Obstructions.

One of the things I like about SACI is that we get to visit cities I’d never go to on my own, or even know about. For example, last weekend the photo MFAs went to Latina and Sabaudia, two little towns south of Rome. The entire area was a swamp until it was built up by the fascists in the first part of the 20th century, and as a result, it feels entirely different from the rest of the country. As Romeo (one of my two program directors) would put it, we are “in the folds of Italy”. Getting to know these so-called folds was one of the reasons I came to grad school here in the first place; I’m glad that I’m beginning to really explore, but at the same time, there’s a problem. A huge part of Italy’s identity hinges on something I can’t engage with right now. I’ll explain in a minute, but first, let me give you a general life update.


By all means, Florence is my home. It’s the first city that I’ve chosen to develop an intimate relationship with; I can walk anywhere in the center without consulting a map. I know the neighborhoods and can tell you where to find my favorite panino or scoop of gelato in most of them. I have my own apartment. The longer I’m here, the more privy I become to certain methods and mentalities that I’ve come to think of as characteristically Italian. Even if I don’t share in them, they represent a culture that’s becoming increasingly familiar, and that alone is a comfort to me. All of this to say, I’ve adjusted pretty well.

That being said, when I think about my perception of Florence, I’m acutely aware that there’s a missing piece to the picture I’m building. Maybe “piece” is too mild of an expression; this missing element is more like a chunk or even a half. I can observe and explore all I want, but there will always be a barrier because my knowledge of the Italian language is very limited. How can I feel at home in a city in which I can’t communicate in the way that’s necessary? Yes, English is admittedly commonplace in touristic Italian cities. If I were to stay in Florence forever, I would never NEED to know the language to get by. However, I love and respect Italy too much to spend two full years here and not make as much of an effort as I can. Part of this is out of respect because I know that, no matter how comfortable I get in Florence, I am really just a long-term guest. Then, on a personal level, I’m missing out on a defining characteristic of the place I now call home. There is an entire side to this city and its community that I can barely decipher.

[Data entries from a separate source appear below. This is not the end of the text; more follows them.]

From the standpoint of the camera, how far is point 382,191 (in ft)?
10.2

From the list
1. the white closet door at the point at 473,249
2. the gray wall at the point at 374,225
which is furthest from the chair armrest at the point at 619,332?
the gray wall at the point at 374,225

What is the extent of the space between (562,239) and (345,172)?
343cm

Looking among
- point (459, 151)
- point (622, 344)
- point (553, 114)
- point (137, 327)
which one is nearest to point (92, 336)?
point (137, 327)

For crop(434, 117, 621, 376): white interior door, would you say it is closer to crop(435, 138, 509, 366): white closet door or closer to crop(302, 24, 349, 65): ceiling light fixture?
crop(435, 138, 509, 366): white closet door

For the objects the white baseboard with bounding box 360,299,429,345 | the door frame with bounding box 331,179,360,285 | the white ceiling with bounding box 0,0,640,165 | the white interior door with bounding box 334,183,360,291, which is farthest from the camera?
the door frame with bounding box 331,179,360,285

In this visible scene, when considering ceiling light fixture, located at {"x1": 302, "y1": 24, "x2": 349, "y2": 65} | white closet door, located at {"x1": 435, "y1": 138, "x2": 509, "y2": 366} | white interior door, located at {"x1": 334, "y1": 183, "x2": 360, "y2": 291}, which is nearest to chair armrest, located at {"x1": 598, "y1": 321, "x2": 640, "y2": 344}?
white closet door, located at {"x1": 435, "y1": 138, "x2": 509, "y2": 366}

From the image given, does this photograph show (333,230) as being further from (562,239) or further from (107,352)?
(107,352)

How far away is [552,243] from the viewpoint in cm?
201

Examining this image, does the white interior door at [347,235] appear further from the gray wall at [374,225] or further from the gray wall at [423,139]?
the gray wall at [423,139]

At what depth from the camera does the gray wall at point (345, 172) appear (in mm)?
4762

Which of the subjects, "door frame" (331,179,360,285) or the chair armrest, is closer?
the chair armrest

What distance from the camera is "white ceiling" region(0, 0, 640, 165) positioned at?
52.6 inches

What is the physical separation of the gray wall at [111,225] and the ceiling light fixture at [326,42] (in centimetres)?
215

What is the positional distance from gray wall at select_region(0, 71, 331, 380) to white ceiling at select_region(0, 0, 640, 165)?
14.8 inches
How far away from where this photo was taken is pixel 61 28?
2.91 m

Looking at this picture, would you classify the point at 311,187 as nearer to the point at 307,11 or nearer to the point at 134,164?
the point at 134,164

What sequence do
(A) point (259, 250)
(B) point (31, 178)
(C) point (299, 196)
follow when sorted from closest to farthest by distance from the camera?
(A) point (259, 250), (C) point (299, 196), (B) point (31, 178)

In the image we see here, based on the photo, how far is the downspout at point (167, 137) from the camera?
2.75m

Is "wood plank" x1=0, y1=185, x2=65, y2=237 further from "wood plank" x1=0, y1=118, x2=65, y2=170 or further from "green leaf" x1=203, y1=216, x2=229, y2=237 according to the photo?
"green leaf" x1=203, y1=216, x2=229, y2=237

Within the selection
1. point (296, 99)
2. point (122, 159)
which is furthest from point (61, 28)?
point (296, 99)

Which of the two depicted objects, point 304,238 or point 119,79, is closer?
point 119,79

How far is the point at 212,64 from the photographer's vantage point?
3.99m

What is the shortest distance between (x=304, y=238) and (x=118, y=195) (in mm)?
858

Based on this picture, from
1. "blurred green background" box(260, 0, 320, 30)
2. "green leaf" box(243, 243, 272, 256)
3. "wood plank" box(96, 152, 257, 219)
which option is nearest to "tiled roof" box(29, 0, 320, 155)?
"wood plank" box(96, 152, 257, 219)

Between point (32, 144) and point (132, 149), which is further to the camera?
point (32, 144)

The longer I’m here, the more frustrating it gets. There are some days where I think about the things that I can say now as opposed to five months ago, and the fact that I’m able to understand increasing larger portions of overheard conversations. On those days, the barrier feels less daunting. However, those days aren’t as frequent as I’d like, and usually I’m just frustrated. I’m surrounded by people that speak two, three, four, even five languages, and I’m the dumb American who never thought she needed a reason to speak more than one. Moreover, I’ve always been proud of my language skills in English (hey, I have to have some practical skill to make up for the fact that I probably couldn’t pass a middle school math test nowadays). Not being able to express myself the way I’m accustomed to is a bizarre and uncomfortable feeling. How can I consider somewhere to be my home if I can't do that here? As long as I can't speak Italian, I have a very limited point of view.

On the bright side, I’m doing something about this problem (besides making weird photo series about it). Upon coming back to school, I enrolled in twenty twice-weekly Italian lessons. Obviously this isn’t enough, so my major professor/fairy godmother was wonderful enough to help me find a tutor that could meet with me every day indefinitely (Tina, if you’re reading this, you are amazing). I start my second helping of lessons this week. No, I’m not going to put pressure on myself to speak perfect, fluent Italian by the time I graduate; obviously I have a few other things to worry about these days (you know, like that MFA). Still, I want to get as close to Florence as I can, and I can’t do that without at least trying to surmount the language barrier. Maybe a year from now, my mental picture of this city won’t be so obstructed.